Egypt and Russia strengthen ties

President el-Sisi came to power in Egypt after leading a coup that overthrew former president Morsi. He later was elected president. 

Throughout this period, Putin gave strong support for Sisi. Since then, relations between the two countries have strengthened.

In 2014 Russia and Egypt signed a $3.5 billion arms deal. Recently, the two countries signed a further military cooperation agreement that will see Egyptian officers and troops trained in Russian military academies. Putin also had a successful visit to Cairo back in February this year.

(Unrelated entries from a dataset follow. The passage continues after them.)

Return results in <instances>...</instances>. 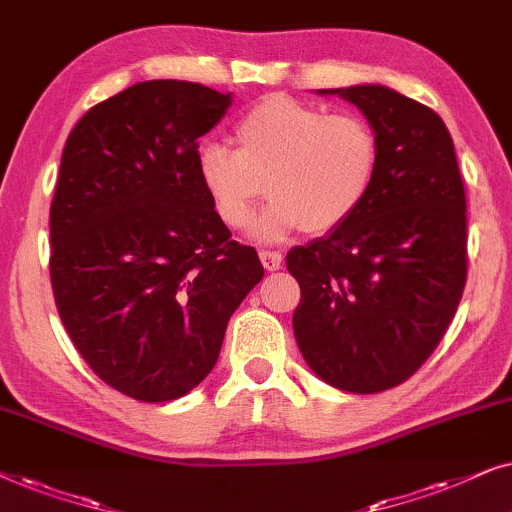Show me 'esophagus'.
I'll return each instance as SVG.
<instances>
[{"mask_svg": "<svg viewBox=\"0 0 512 512\" xmlns=\"http://www.w3.org/2000/svg\"><path fill=\"white\" fill-rule=\"evenodd\" d=\"M260 260L264 264V269L276 271V269H281L283 257H281V252H276V250H260Z\"/></svg>", "mask_w": 512, "mask_h": 512, "instance_id": "esophagus-1", "label": "esophagus"}]
</instances>
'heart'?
Instances as JSON below:
<instances>
[{
  "mask_svg": "<svg viewBox=\"0 0 512 512\" xmlns=\"http://www.w3.org/2000/svg\"><path fill=\"white\" fill-rule=\"evenodd\" d=\"M236 149L206 142L196 173L215 213L229 229L255 222L264 241L302 229L325 234L363 206L379 170V138L358 114H327L288 95H269L236 124Z\"/></svg>",
  "mask_w": 512,
  "mask_h": 512,
  "instance_id": "b5f03b06",
  "label": "heart"
}]
</instances>
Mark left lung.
Here are the masks:
<instances>
[{"label":"left lung","instance_id":"1","mask_svg":"<svg viewBox=\"0 0 512 512\" xmlns=\"http://www.w3.org/2000/svg\"><path fill=\"white\" fill-rule=\"evenodd\" d=\"M320 93L353 102L381 154L363 206L285 257L302 290L292 327L320 379L379 393L410 379L452 323L468 274L466 192L431 107L377 84Z\"/></svg>","mask_w":512,"mask_h":512}]
</instances>
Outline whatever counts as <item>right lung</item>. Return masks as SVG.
Returning a JSON list of instances; mask_svg holds the SVG:
<instances>
[{
	"mask_svg": "<svg viewBox=\"0 0 512 512\" xmlns=\"http://www.w3.org/2000/svg\"><path fill=\"white\" fill-rule=\"evenodd\" d=\"M231 93L142 81L72 128L51 203V285L88 367L128 398L168 403L220 356L231 313L262 281L196 173L199 138Z\"/></svg>",
	"mask_w": 512,
	"mask_h": 512,
	"instance_id": "1",
	"label": "right lung"
}]
</instances>
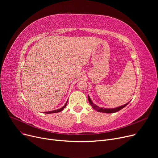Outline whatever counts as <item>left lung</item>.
<instances>
[{"label": "left lung", "instance_id": "obj_1", "mask_svg": "<svg viewBox=\"0 0 158 158\" xmlns=\"http://www.w3.org/2000/svg\"><path fill=\"white\" fill-rule=\"evenodd\" d=\"M88 101H89V102L90 104V105L92 106L93 109H94L95 110L98 111V112H102V113H115V112H117L118 111H120V110H122V108H123L124 107H126L128 104L129 102H127V104H124V105H122L121 106H119V107H115V108H110V109H107V108H102V107H100L97 106V105L94 104L92 101H91L90 99V97H89V95L88 96Z\"/></svg>", "mask_w": 158, "mask_h": 158}]
</instances>
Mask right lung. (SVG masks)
I'll use <instances>...</instances> for the list:
<instances>
[{
    "label": "right lung",
    "mask_w": 158,
    "mask_h": 158,
    "mask_svg": "<svg viewBox=\"0 0 158 158\" xmlns=\"http://www.w3.org/2000/svg\"><path fill=\"white\" fill-rule=\"evenodd\" d=\"M67 102H68V101H66V102L65 103V104L61 107V108H60V109H59V110H54V111H47V112H45V113H47V114H50V113H58V112H60V111H61L62 110H63V109L64 108V107H66V104H67Z\"/></svg>",
    "instance_id": "right-lung-1"
}]
</instances>
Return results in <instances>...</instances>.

These moves by Egypt will provide the Egyptian government more leverage in dealing with the US which provides not only substantial military aid to Egypt but also trains many of its armed forces. In response to Egypt's horrible human rights record and suppression of opposition, the US had suspended some military aid. Egypt's response was to show the US that it could also find military aid elsewhere.

The US counter-move was announced by Obama just yesterday. He is renewing all suspended aid to Egypt. Egypt will now receive $1.3 billion in aid that was suspended after the overthrow of elected president Morsi and the subsequent crackdown on opposition. 

The situation in Egypt has not changed in terms of the crackdown but no doubt the Russian aid showed the US that it was not a good idea to try to use arms aid as leverage to improve the political situation within Egypt.

The announced reason for the change in policy is the typical one that can justify anything these days, the danger of the Islamic State. The problem is that Sisi supports General Haftar in Libya. Haftar is armed forces commander of the internationally-recognized Tobruk government. 

Haftar is battling not just the Islamic State but the competing government based in Tripoli which is also being attacked by the Islamic State. In other words, SIsi  can use his weapons to turn the tide in Haftar's battle to retake territory from the Tripoli government.

The US and other western countries have supported the UN peace process. Haftar has sabotaged the process whenever he could. With renewed arms supplied by Egypt ostensibly to help fight the Islamic State, Haftar can carry out his mission to defeat the forces of the competing government in Tripoli.

With the release of the suspended military aid to Egypt, Sisi will receive 12 F-16 fighter jets, replacements kits for 125 Abrams tanks, 20 Harpoon missiles, and the $1.3 billion that had been suspended.

Egypt's improving relationships with Russia have also caused some tension with Saudi Arabia although on many issues such as military action against Yemen the two agree completely. At the Arab League meeting in the Egyptian resort of Sharm el_Sheik, the two states however disagreed on the issue of Syria. Sisi urged a political solution to the conflict. Saudi Arabia insists that Assad must go, but el-Sisi stressed the need to battle terrorism and prevent the collapse of Syrian state institutions.

He is planning to host a conference of the Syrian opposition to form a unified political position on talks. This is the type of action that Russia would prefer as well. While Egypt does not outright give support for Assad, an Egyptian official told AP that the Assad  regime "must be part of the negotiations and the transitional period." The opposition members who would agree to this are no doubt few in number and any political agreement might have very little effect on the battles taking place in Syria. The tightly controlled press in Egypt and Saudi Arabia lambasted each other for their respective positions on Syria. 

Egypt is obviously trying to develop its own more independent foreign policy that is distressing not just to the US but US ally Saudi Arabia as well.